** start Supplied information **
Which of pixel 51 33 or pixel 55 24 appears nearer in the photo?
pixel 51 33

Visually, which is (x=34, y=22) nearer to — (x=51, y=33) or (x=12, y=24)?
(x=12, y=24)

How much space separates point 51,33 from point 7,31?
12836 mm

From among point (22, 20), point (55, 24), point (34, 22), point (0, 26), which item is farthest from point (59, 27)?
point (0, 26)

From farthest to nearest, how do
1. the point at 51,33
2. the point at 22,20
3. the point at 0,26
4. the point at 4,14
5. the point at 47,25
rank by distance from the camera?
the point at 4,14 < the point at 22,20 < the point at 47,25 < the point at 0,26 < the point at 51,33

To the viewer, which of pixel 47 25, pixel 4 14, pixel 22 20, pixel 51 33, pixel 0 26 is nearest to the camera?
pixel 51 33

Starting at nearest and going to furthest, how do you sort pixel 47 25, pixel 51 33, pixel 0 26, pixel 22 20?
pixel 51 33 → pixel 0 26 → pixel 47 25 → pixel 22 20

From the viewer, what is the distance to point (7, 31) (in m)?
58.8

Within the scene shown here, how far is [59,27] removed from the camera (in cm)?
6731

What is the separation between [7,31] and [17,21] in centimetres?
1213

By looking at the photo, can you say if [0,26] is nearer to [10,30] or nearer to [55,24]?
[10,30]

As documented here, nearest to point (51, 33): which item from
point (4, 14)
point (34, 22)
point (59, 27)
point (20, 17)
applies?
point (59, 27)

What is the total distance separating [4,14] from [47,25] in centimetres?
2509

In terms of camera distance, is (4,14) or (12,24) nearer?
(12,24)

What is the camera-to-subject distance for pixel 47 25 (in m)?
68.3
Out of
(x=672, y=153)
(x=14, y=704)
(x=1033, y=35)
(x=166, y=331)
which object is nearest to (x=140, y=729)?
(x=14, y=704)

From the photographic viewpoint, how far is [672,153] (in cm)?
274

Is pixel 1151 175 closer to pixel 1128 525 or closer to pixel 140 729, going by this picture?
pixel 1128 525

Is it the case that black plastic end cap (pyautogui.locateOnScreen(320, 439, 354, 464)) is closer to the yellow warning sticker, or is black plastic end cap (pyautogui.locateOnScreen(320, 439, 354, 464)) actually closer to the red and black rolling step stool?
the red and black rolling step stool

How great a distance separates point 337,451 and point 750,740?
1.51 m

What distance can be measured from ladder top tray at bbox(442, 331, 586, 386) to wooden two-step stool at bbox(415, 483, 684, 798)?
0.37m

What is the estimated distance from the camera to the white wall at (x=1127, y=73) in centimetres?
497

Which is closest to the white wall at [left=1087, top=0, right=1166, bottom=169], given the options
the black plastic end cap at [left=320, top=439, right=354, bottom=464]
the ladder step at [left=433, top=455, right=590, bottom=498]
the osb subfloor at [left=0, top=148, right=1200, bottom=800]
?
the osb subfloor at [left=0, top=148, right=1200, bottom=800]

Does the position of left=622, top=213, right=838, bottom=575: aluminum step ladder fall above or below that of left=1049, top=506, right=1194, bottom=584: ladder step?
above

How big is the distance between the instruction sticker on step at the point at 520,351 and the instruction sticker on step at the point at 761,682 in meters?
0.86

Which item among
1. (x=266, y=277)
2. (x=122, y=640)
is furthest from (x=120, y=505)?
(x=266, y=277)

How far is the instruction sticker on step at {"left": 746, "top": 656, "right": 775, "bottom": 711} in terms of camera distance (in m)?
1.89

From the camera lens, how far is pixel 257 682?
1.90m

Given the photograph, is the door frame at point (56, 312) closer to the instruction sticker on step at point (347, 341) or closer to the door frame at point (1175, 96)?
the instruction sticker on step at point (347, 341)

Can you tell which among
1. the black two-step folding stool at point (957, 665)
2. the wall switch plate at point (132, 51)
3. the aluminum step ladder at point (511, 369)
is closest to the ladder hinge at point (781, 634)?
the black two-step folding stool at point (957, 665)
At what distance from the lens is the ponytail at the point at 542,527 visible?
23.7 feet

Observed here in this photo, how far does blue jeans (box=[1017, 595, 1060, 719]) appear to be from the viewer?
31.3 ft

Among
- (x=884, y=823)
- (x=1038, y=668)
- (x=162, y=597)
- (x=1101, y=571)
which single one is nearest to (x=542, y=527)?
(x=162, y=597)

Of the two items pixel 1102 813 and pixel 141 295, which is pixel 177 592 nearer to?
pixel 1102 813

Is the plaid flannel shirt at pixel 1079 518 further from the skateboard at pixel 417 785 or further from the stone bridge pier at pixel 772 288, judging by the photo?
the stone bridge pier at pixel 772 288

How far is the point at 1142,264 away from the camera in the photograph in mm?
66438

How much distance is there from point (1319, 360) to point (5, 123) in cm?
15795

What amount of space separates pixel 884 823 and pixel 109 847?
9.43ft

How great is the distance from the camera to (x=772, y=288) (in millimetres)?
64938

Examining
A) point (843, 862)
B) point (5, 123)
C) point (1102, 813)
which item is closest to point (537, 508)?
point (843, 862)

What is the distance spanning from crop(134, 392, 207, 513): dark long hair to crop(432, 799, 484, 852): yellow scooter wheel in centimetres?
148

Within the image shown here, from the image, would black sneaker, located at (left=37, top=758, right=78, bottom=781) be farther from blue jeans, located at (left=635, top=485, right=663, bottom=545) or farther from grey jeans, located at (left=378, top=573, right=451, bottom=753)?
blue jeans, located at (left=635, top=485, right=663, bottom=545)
** end Supplied information **
§ Task objective: Could you echo, word for word, the rows from the line containing "How great is" through the final row, including both that first line and the last one?

§ Task solution:
How great is the distance from the camera to (x=772, y=288) (in millimetres)?
64938

Examining
A) point (843, 862)
B) point (5, 123)
C) point (1102, 813)
which item is closest to point (537, 508)?
point (843, 862)

What is the distance spanning from crop(134, 392, 207, 513): dark long hair to crop(432, 799, 484, 852): yellow scooter wheel in centimetres?
148

Within the image shown here, from the image, would black sneaker, located at (left=37, top=758, right=78, bottom=781) be farther from blue jeans, located at (left=635, top=485, right=663, bottom=545) or farther from grey jeans, located at (left=378, top=573, right=451, bottom=753)?
blue jeans, located at (left=635, top=485, right=663, bottom=545)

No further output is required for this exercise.